_Textauszug:_
···
09. Juni 2007
Sommergewitter
Nachfolgend ein Vorab-Auszug aus unserer Frühausgabe vom Montag. Der Text
stammt von meinem Kollegen Alexander Hirsekorn.
„Die
abrupte, heftige Bewegung an den US-Aktienmärkten wurde nicht wie Ende
Februar 2007 vom Devisenmarkt ausgelöst, damals stieg der japanische Yen
gegenüber dem US-Dollar in wenigen Handelstagen deutlich an und dass
Auflösen einiger Yen Carry-Trades sorgte durch das gleichzeitige Auflösen
von spekulativen Positionen für eine Schwächephase bei Aktien und
Rohstoffen. Dies war in der vergangenen Woche nicht der Fall. Die
Aktienmärkte kamen durch die fallenden Anleihemärkte ins Straucheln. Im
Gegensatz zum Mai 2006 endete der Fall der Anleihen jedoch nicht, als die
Aktienmärkte zur Schwäche neigten. Auch Ende Februar 2007 profitierten die
Anleihen von der temporären Aktienpreisschwäche. Fallen jedoch beide
Märkte parallel, dann ist ein gewisser Liquiditätsentzug erkennbar.
Insofern unterscheidet sich die Preisschwäche der vergangenen Woche von
den zuletzt zu beobachtenden Schwächeperioden.
Da die Anleihemärkte momentan als wichtigster Taktgeber für die
Aktienmärkte fungieren und die Korrelation zwischen den beiden Märkten
positiv ist, ist es wichtig, dass die US-Anleihemärkte nunmehr in
unmittelbarer Nähe einer sehr starken preislichen Unterstützung
resultierend aus den Preistiefs im Mai und Juni 2006 notieren. Insofern
ist zumindest aus kurzfristiger Sicht der größte Druck von Seiten dieses
Intermarketfaktors entwichen, was positiv für die US-Aktienmärkte zu
werten ist.
Das „Full House Sell Signal“ von Morgan Stanley sorgte in der abgelaufenen
Woche für viele Schlagzeilen. Morgan Stanley berichtete dabei in einer
Studie, dass ihre Kursziele bereits um 7% überschritten worden sein und
stellte daraufhin die Frage, ob sie dem Momentum des Marktes prozyklisch
folgen sollten oder ob sie ihrer Strategie treu bleiben sollten. Ihr
Modell würde zudem ein selten gesehenes Verkaufssignal liefern, so dass
sie von einem „Full House Sell Signal“ sprachen. Erwähnt wurde dabei in
den Medien, dass es seit 1980 fünf solcher Signale gab, die
durchschnittlich einen Verlust von ca. 14% in den folgenden Monaten mit
sich brachten. Unerwähnt blieb hingegen der Hinweis von Morgan Stanley
selbst, dass das Einbeziehen einer Sentimentkomponente auch in einigen
Fällen zunächst keine Verluste mit sich brachte und das aktuelle Sentiment
von ihnen als neutral beschrieben wurde.
···
_Datenabschnitt:_
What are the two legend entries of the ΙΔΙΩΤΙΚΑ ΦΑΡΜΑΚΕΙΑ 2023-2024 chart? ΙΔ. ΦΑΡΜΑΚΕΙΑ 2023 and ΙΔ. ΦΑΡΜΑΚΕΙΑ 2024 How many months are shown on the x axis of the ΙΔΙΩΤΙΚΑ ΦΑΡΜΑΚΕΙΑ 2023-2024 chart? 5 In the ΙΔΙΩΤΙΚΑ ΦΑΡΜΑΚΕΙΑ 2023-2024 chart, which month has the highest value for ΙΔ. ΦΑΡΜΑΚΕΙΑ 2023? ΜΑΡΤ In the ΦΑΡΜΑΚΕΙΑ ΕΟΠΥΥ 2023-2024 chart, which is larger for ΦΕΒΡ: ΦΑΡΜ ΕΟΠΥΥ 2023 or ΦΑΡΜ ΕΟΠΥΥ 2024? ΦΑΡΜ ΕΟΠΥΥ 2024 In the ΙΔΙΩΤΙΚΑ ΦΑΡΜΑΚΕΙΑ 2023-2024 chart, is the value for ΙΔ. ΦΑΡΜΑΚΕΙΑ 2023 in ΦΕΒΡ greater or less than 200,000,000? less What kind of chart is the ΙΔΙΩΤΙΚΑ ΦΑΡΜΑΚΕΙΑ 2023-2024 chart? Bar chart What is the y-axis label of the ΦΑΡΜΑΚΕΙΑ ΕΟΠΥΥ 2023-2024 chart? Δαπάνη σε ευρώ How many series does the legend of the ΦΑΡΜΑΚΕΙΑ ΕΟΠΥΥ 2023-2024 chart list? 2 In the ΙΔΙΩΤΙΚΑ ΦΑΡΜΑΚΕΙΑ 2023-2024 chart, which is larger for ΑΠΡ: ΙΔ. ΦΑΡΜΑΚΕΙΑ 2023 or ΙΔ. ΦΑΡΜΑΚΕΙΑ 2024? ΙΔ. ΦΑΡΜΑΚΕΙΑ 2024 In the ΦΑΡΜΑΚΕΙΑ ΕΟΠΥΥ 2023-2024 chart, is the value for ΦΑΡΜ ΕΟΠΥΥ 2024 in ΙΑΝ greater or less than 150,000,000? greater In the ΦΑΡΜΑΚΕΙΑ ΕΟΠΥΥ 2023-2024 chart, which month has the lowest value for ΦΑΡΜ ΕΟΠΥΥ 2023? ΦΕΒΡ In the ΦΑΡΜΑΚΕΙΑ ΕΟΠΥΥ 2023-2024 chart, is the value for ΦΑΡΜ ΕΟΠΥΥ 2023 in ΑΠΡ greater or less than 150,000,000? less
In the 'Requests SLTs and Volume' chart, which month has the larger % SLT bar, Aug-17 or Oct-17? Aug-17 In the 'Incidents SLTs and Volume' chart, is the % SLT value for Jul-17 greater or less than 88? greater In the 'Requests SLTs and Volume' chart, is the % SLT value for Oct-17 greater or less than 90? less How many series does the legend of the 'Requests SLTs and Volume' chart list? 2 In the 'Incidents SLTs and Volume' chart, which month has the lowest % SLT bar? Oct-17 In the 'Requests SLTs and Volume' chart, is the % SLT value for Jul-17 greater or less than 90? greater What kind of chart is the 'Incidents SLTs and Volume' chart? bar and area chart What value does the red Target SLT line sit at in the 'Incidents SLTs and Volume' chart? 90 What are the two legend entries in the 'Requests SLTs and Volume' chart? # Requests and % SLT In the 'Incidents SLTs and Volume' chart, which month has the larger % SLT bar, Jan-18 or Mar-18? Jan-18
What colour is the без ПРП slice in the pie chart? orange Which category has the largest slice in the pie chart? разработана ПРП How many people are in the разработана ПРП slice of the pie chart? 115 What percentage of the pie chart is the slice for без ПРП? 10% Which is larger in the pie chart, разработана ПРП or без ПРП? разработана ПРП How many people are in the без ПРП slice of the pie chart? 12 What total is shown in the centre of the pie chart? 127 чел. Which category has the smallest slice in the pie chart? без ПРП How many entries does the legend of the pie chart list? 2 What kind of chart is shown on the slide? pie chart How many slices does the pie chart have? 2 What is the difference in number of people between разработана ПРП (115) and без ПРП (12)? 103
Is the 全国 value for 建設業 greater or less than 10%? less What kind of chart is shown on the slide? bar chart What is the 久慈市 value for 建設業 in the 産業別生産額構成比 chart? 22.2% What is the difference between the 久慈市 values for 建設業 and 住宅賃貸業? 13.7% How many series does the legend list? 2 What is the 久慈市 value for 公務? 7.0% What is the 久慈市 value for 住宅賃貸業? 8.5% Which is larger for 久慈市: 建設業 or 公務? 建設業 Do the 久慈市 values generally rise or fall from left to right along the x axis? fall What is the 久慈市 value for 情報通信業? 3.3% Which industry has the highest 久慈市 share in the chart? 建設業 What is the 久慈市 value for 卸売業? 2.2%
···
_Aufgabe:_ Geben Sie aus dem Marktkommentar den Abschnitt wortgetreu wieder, der mit „Da die Anleihemärkte“ beginnt und bis einschließlich „werten ist.“ reicht. Das Material hat hierfür keinerlei Bedeutung.

_Antwortfeld:_
Da die Anleihemärkte momentan als wichtigster Taktgeber für die
Aktienmärkte fungieren und die Korrelation zwischen den beiden Märkten
positiv ist, ist es wichtig, dass die US-Anleihemärkte nunmehr in
unmittelbarer Nähe einer sehr starken preislichen Unterstützung
resultierend aus den Preistiefs im Mai und Juni 2006 notieren. Insofern
ist zumindest aus kurzfristiger Sicht der größte Druck von Seiten dieses
Intermarketfaktors entwichen, was positiv für die US-Aktienmärkte zu
werten ist.